In January of 2022, the American Civil Liberties Union of Florida wrote Acting ICE Director Tae D. Johnson and David S. Ferriero, Archivist of the United States (head of the National Archives), calling for an end to systematic, and in their judgment illegal, erasure of surveillance video at the Glades County facility, in violation of federal recordkeeping law and contractual requjrements.[14]

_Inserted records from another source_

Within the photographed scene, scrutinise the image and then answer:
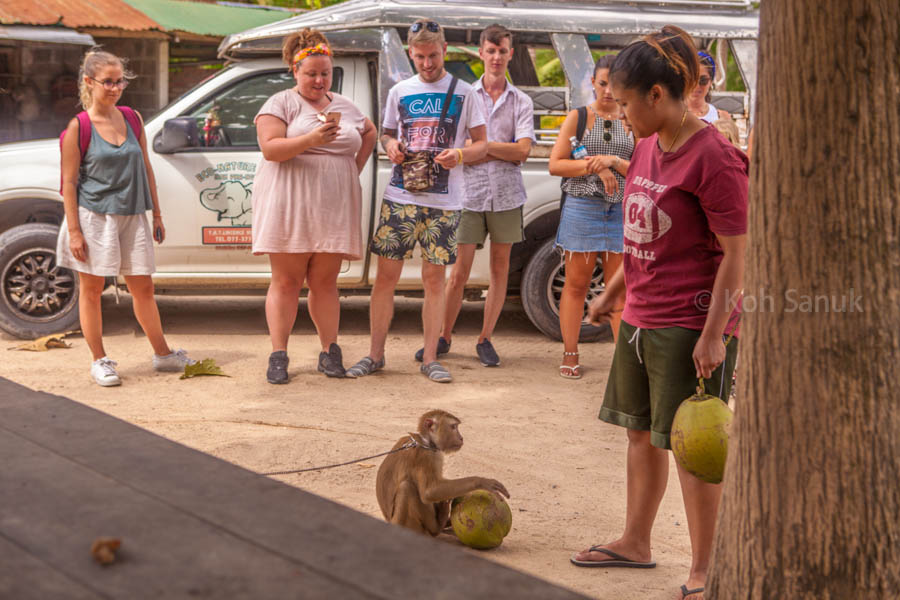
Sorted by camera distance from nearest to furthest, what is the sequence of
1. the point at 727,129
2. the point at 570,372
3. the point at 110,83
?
the point at 727,129
the point at 110,83
the point at 570,372

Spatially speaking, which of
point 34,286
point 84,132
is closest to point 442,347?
point 84,132

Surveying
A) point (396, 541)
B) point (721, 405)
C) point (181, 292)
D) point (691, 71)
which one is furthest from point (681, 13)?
point (396, 541)

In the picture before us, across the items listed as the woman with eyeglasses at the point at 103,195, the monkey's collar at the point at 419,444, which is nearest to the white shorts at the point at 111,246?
the woman with eyeglasses at the point at 103,195

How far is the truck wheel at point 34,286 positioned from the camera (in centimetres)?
738

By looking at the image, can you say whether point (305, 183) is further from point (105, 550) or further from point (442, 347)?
point (105, 550)

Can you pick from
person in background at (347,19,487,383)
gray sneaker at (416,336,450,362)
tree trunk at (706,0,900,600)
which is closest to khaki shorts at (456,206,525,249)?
person in background at (347,19,487,383)

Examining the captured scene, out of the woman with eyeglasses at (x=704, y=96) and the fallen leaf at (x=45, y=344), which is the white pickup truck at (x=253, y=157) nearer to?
the fallen leaf at (x=45, y=344)

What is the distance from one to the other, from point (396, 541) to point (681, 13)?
711 cm

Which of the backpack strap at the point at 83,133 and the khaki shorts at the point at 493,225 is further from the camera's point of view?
the khaki shorts at the point at 493,225

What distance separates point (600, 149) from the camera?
634 cm

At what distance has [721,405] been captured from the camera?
10.3 ft

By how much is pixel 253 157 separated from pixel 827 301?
5416mm

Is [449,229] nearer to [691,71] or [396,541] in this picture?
[691,71]

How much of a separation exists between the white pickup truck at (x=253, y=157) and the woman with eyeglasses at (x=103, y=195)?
0.84 metres
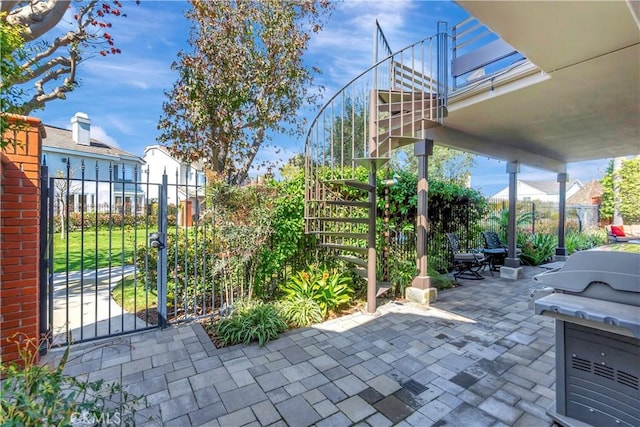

On February 1, 2022, Debbie Wasserman Schultz and 16 other members of Congress sent a joint letter to Alejandro Mayorkas, Secretary of the Department of Homeland Security, pointing out that reports of abuses had increased since their complaint in the summer of 2021, and asking that it be closed. According to their complaint, "immigrants have been subject to racist abuse, often resulting in verbal abuse and violence; sexual abuse, including sexual voyeurism by guards who have watched women shower; life-endangering COVID-19 and medical neglect, including a near-fatal carbon monoxide leak last November; and regular exposure to highly dangerous levels of a toxic disinfectant chemical spray linked to severe medical harms and long-term damage to reproductive health."[15]